Converbs

Converbs are defined as non-finite verbal forms that express the circumstantial (modal, causal, conditional, or temporal-aspectual) relationship of an action to another action (Janhunen 2003: 25). The term ‘converb’ was first introduced by German linguist Ramstedt in his study of the Khalkha-Mongolian verbs within the Altaistic tradition (Ramstedt 1903: 55); and established later in the linguistic typology by Nedjalkov and Nedjalkov (1987) and Haspelmath and König (1995). In other English-speaking traditions they are also termed as gerunds, adverbial participles, etc.

The Mongolic languages are rich in converbial suffixes, up to 24 or even more (cf. Janhunen 2003: 25 for a diachronic overview). Many of them are rare or dialectally restricted. Based on their syntactic and morphological characteristics, all converbs are divided in two groups: “coordinating” and “subordinating” (adverbial).

Mongolian coordinating converbs – the modal ‘by way of’, the imperfective ‘at the same time as’, and the perfective ‘after’ – are most frequent in all three languages, morphologically and etymologically opaque, and they do not take possessive markers. They are widely used in combination with a large number of auxiliary verbs, building analytic constructions with various temporal, modal, aspectual, directional, etc. meanings. Finally, the textual function of coordinating converbs is to build a narrative unit. Within such a narrative unit, the single events are chain-linked by means of coordinating converbs, so that the information focus falls on the final/finite main predicate. How these single events are linked semantically is underspecified. In the typological approaches (Nedjalkov 1995, Bisang 1998), functionally similar forms are called “narrative converbs”, not expressing special temporal semantics; instead their function is to express “sequence of events”.

-- Collected data --
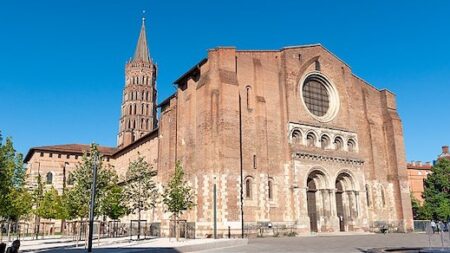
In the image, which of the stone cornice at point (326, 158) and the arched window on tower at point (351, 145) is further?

-- Set task --
Continue the passage on Mongolic converbs from the point where it stops.

-- Result below --
Additionally to these three forms, there is in all three languages a special converbial form -ngüi or -lgüi/-lgo, that occurs in coordinating constructions, in which the first event is negated. Therefore, we classify -lgüi/-lgo after Nadeljaev (1987:33) and Kas’janenko (2002:81) as an independent negative converb.
The subjects of the clauses with coordinating converbs are always in nominative case form. They are mostly used in same-subject constructions.

The subordinating converbs, as opposed to coordinating converbs, are semantically specified and express various concrete adverbial relations (temporal, conditional, comparative, concessive, purposive). They are mostly morphologically and etymologically transparent (e.g., participles and case affixes are still recognizable) and most of them can take possessive affixes as personal markers. Janhunen (2003:26) introduced a new term ‘quasiconverb’ to refer to those controversial forms that can still be analyzed morphologically as participle in a certain case (e.g., the converb -xAAr in Khalkha can be analyzed as a future participle -x in the instrumental case -AAr.) In contrast to coordinating converbs, they – except the purposive converbs – do not build analytic constructions with auxiliary verbs and can also be used in different-subject constructions. The subjects in the clauses with the subordinating converbs can bear different case forms such as nominative, genitive, and even accusative (see Differential Subject Marking).

The number of converbs differs in all three languages.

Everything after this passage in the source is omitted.